PASSAGE FOR REVIEW
*** Begin section ***
Yep. My grandma bought her house in ~1962 for $20k working at a factory making $2/hr. Her mortgage was $100/m; about 1 weeks worth of pay. $2/hr then is the equivalent of ~$21/hr today.

If you were to buy that same house today, your mortgage would be about $5100/m-- about 6 weeks of pay.

And the reason is exactly what you're saying: the average US worker doesn't provide as much value anymore. Just as her factory job got optimized/automated, AI is going to do the same for many. Tech workers were expensive for a while and now they're not. The problem is that there seems to be less and less opportunity where one can bring value. The only true winners are the factory owners and AI providers in this scenario. The only chance anybody has right now is to cut the middleman out, start their own business, and pray it takes off.

galangalalgol 2 days ago | parent | prev [-]

But the us is China's market, so the ccp goes along even though they are the producer. Because a domestic consumer economy would mean sharing the profits of that manufacturing with the workers. But that would create a middle class not dependent on the party leading (at least in their minds, and perhaps not wrongly) to instability. It is a dance of two, and neither can afford to let go. And neither can keep dancing any longer. I think it will be very bad everywhere.

hsuduebc2 2 days ago | parent | prev | next [-]

It's interesting to see Cyberpunk 2077 became somehow relatable more and more.

baq 2 days ago | parent | next [-]

Sci fi works on this topic are about as old as sci fi. I’m terrified the stories started hitting close to home in the past few years.

torginus a day ago | parent | prev [-]

I remember reading Burning Chrome, written in 1982, and one of the characters commented on late-stage capitalism.

renewiltord 2 days ago | parent | prev | next [-]

Well, politically, housing becoming cheaper is considered a failure. And this is true for all ages. As an example, take Reddit. Skews younger, more Democrat-voting, etc. You'd think they'd be for lower housing prices. But not really. In fact, they make fun of states like Texas whose cities act to allow housing to become cheaper: https://www.reddit.com/r/LeopardsAteMyFace/comments/1nw4ef9/...

That's just an example, but the pattern will easily repeat. One thing that came out of the post-pandemic era is that the lowest deciles saw the biggest rises in income. Consequently, things like Doordash became more expensive, and stuff like McDonald's stopped staffing as much.
*** End section ***
GIVEN INFORMATION
*** Begin section ***
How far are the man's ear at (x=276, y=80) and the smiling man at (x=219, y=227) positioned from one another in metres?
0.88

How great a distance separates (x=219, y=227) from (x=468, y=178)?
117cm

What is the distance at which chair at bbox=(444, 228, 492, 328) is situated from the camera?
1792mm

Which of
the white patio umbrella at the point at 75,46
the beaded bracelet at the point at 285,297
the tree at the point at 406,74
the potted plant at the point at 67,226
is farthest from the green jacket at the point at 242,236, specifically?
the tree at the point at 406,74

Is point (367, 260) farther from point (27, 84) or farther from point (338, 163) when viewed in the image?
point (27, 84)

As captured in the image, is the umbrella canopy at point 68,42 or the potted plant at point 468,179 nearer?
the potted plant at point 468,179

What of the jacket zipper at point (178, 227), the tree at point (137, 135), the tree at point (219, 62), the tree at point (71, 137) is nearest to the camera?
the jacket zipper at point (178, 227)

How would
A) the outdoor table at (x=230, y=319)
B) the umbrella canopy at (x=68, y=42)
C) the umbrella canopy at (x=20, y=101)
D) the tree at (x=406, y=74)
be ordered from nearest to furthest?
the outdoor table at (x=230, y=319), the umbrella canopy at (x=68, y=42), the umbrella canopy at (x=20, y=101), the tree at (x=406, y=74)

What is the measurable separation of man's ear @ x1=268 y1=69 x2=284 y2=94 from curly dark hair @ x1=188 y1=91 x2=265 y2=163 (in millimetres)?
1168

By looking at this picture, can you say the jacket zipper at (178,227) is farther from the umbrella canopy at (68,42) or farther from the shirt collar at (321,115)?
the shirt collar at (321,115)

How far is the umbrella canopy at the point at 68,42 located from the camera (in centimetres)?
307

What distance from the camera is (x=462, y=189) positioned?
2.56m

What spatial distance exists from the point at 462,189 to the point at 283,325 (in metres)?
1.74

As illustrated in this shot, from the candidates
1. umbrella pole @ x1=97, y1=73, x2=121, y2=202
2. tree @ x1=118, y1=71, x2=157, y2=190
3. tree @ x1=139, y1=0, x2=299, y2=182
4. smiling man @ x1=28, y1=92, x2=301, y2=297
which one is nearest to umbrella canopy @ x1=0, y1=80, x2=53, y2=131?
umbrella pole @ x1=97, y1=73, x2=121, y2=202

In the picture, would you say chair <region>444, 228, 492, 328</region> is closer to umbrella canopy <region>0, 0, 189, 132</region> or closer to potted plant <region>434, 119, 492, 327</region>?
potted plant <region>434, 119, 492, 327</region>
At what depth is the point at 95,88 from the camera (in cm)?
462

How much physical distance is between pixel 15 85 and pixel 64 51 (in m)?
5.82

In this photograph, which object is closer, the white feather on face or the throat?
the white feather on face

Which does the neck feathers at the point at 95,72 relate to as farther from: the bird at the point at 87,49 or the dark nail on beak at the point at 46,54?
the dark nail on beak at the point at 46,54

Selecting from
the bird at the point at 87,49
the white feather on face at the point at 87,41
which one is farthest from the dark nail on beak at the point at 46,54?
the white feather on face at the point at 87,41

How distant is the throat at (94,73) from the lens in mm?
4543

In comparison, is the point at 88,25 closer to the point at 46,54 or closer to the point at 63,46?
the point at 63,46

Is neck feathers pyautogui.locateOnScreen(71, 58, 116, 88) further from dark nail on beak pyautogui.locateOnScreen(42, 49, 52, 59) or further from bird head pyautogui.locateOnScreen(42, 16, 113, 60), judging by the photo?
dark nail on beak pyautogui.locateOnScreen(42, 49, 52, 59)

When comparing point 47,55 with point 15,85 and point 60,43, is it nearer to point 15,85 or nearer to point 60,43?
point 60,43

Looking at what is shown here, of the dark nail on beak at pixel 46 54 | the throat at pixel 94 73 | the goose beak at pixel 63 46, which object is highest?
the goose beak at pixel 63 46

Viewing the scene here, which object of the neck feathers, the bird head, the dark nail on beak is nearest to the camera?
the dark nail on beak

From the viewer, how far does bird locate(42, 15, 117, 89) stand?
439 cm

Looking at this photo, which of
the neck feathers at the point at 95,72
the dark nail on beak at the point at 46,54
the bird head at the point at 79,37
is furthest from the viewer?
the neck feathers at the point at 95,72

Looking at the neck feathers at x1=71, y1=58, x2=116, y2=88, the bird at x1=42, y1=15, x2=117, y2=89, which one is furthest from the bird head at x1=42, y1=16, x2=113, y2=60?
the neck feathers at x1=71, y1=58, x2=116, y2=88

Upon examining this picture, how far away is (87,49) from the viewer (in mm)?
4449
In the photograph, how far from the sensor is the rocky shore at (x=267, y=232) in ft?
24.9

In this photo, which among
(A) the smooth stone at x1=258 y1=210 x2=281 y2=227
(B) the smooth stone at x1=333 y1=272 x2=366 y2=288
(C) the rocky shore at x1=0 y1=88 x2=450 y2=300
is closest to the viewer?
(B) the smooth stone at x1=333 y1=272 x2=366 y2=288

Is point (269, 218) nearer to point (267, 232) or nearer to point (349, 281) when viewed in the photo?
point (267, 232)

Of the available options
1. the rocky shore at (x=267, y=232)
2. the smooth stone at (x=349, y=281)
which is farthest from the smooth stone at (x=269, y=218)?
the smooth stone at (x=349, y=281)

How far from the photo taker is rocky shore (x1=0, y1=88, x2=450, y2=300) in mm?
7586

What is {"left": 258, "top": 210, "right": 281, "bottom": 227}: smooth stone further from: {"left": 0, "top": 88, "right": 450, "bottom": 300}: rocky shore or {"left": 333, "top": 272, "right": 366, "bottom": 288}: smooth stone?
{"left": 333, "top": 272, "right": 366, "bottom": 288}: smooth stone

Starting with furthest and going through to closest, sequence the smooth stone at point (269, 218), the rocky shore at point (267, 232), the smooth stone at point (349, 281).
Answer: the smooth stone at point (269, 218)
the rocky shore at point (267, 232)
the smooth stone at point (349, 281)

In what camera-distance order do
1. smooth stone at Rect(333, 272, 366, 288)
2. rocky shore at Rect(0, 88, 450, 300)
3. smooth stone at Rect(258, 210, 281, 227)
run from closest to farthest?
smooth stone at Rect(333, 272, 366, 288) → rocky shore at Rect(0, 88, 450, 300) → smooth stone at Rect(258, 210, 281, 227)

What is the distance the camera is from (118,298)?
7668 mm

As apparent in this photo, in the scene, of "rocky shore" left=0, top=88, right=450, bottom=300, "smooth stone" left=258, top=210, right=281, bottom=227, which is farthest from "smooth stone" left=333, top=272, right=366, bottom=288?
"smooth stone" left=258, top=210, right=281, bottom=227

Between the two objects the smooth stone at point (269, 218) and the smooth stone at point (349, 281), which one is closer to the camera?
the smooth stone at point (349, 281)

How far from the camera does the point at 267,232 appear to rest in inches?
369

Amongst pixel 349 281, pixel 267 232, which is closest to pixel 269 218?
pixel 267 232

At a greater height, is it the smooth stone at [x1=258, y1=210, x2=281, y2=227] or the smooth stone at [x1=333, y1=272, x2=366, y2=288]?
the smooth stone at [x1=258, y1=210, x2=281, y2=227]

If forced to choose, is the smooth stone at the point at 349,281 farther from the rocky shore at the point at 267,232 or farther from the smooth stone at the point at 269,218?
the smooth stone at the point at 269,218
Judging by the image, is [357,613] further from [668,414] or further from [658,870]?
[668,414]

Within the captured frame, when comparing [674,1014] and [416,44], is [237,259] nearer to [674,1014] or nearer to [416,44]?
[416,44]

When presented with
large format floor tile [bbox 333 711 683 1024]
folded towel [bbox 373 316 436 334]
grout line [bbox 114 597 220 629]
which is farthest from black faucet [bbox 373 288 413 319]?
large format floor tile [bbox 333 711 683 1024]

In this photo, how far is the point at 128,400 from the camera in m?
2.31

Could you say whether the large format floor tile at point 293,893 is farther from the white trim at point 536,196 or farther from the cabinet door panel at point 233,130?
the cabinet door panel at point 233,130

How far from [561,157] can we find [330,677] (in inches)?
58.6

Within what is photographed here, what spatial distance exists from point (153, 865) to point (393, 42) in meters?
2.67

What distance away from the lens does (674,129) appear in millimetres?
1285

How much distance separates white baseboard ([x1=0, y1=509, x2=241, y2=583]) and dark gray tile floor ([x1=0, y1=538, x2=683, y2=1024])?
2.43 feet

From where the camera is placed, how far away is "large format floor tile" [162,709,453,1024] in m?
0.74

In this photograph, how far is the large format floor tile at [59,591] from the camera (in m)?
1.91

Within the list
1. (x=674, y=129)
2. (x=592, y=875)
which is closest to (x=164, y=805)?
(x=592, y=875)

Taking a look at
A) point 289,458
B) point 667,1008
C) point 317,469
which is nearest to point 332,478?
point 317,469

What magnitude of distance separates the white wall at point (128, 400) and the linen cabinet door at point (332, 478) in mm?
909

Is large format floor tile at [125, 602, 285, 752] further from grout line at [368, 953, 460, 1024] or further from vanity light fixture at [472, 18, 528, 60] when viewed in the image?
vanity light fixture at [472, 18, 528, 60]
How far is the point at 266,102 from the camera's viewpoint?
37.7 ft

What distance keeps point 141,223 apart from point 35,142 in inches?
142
*** End section ***
TO DO
A. In the housing-costs comment thread, what was the grandmother's monthly mortgage payment?
B. Please carry on the housing-costs comment thread from the point where it stops.
The records aren't needed for any of this.

RESPONSES
A. $100 a month, about one week's pay.

B.
This isn't some grand secret, but most Americans who post on Twitter, HN, or Reddit consider the results some kind of tragedy, though it is the natural thing that happens when people become much higher income: you can't hire many of them to do low-productivity jobs like bus a McD's table.

That's what life looks like when others get richer relative to you. You can't consume the fruits of their labor for cheap. And they will compete for you with the things that you decided to place supply controls on. The highly-educated downwardly-mobile see this most acutely, which is why you see it commonly among the educated children of the past elite.

mlrtime 2 days ago | parent [-]

Thank you, I've replied too many times that if people want low priced housing, it's easily found in Texas. The replies are empty or stating that they don't want to live there because... it's Texas.

So the young want cheap affordable housing, right in the middle of Manhattan, never going to happen.

baq 2 days ago | parent [-]

Don’t blame people they want to live close to where the good jobs are.

samdoesnothing 2 days ago | parent | prev | next [-]

It's inflation, simple as that. The US left the gold standard at the exact same time that productivity diverged from wages. Coincidence? No.

Pretty much everything gets more expensive, with the outliers being tech which has gotten much cheaper, mostly because the rate at which it progresses is faster than the rate at which governments can print money. But everything we need to survive, like food, housing, etc, keeps getting more expensive. And the asset class get richer as a result.